I risultati sono stati impressionanti perché se all’inizio dell’esperimento i due gruppi erano perfettamente comparabili, alla fine delle due settimane si è evidenziato che il gruppo che aveva usato il dolcificante a zero calorie aveva un assorbimento del glucosio significativamente maggiore (il 20% in più) rispetto a chi prendeva capsule placebo e il livello di glicemia era superiore del 24%. Nei “dolcificati” si è vista anche una riduzione del 34% di un ormone intestinale (il GLP-1) che dovrebbe ridurre la crescita di glicemia dopo l’assunzione di cibo. Ovviamente meno ormone di controllo e glicemia più alta.
La conclusione dei ricercatori australiani è che il consumo abituale di dolcificanti artificiali riduce il controllo dei livelli di zucchero, stimolando una elevata presenza di livelli post-prandiali di glucosio e predisponendo gli utilizzatori allo sviluppo di diabete di tipo 2.
Addirittura, l’associazione tra i dolcificanti non calorici e il diabete di tipo 2 è simile a quella vista per le bibite zuccherate, anche dopo tutti gli aggiustamenti statistici che si possano pensare. Tutti i prediabetici o i diabetici che credono di farsi del bene bevendo bibite dolcificate a zero calorie, con tutta probabilità sbagliano.
Come spesso diciamo, non è il dolce che fa male. Anzi, un dolce “sano” preparato con prodotti di qualità e ben bilanciato tra proteine e carboidrati, mangiato nel momento giusto, può e deve occasionalmente fare parte della alimentazione di chiunque.

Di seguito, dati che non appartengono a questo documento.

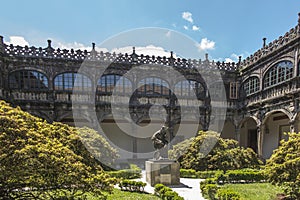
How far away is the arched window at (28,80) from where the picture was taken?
16.2 metres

Il dramma della dolcificazione è legato al fatto che illuda con il fatto di essere priva di calorie, mentre l’assunzione di dolcificanti porta l’organismo a rifarsi nel pasto successivo, incrementando l’assorbimento del glucosio.
Questo processo non merita solo studi sempre più approfonditi, ma anche considerazioni sociali che impediscano, soprattutto ai bambini, di assumere in modo spesso inconsapevole bibite, tè dolcificati a zero calorie, chewing-gum e altri dolci, sentendosi protetti dalla assenza di calorie mentre questi “finti” alimenti possono diventare fortemente dannosi per la salute attuale e futura, stimolando in modo selettivo diabete e obesità.